While pleased with the reception, the director told NewsChina that he has one “regret:” the story adaptation was not as innovative as the film’s visual achievements.  

As White Snake integrates all the basic elements of traditional Chinese operas – music, poetry, drama and martial arts – any major changes to the libretto would require significant readjustments.  

The film’s biggest deviation is the role of Fahai. In most adaptations of the tale, the monk is an immortal transformed from a toad spirit. But White Snake adopts an alternate origin story: Fahai was once a golden-winged roc – a mythological bird-like beast with roots in Arabian folktales that flies above the seas. The director made this change mainly for visual effect.  

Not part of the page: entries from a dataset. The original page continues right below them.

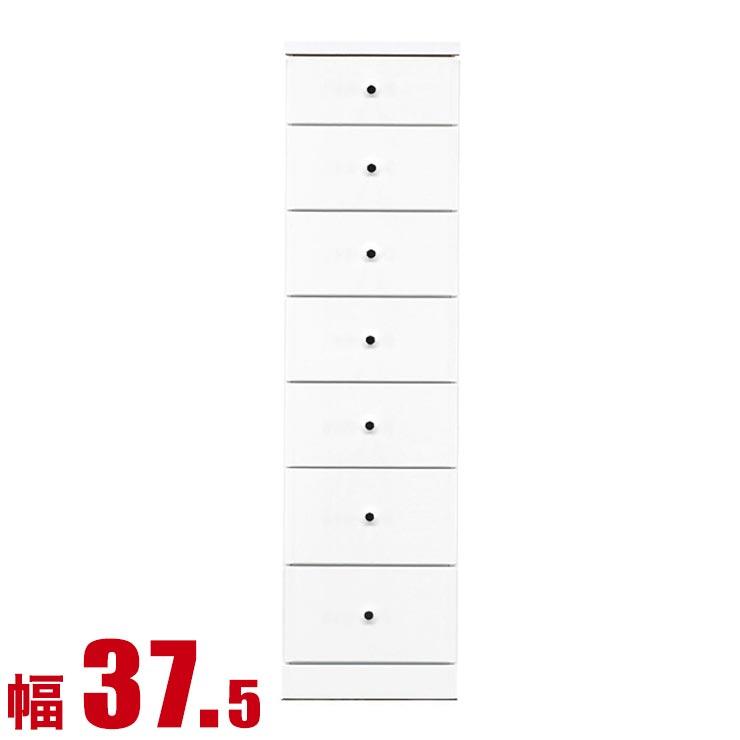 隙間収納 わずかなすき間を有効活用 すきま収納 ソフィア 幅37.5 奥行40 高さ138.5 ホワイト リビング収納 キッチン収納 完成品 日本製 送料無料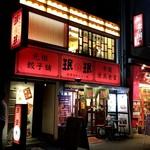 珉珉 - 浜松町駅、金杉橋口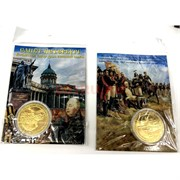 Монеты металлические (MS-136) «Санкт-Петербург»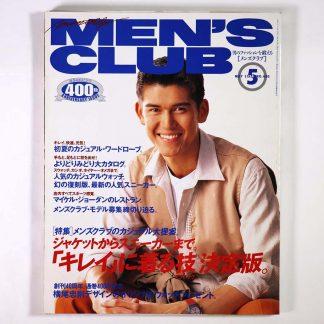 MEN'S CLUB メンズクラブ 1994年5月号 通巻400号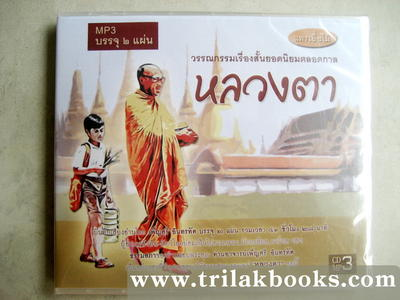 http://v1.igetweb.com/www/triluk/catalog/e_214953.jpg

In the final battle at Jinshan Temple, Fahai reveals his true form and flaps his enormous wings to stir huge waves against Bai Suzhen. The battle is fierce but elegantly executed.  

“The process of Fahai spreading his wings to fight is rendered just like an artist painting an ink and wash painting, dipping the tip of a brush with dark ink and swinging the pen elegantly,” Zhang said.  

But for the director, such minor changes were not nearly enough. He said the creators should have put more time into adapting the story to better resonate with contemporary theatergoers. 

“If I were to make another opera film, I’d for sure make many more changes to the story. We can’t keep telling an old story countless times,” Zhang told NewsChina.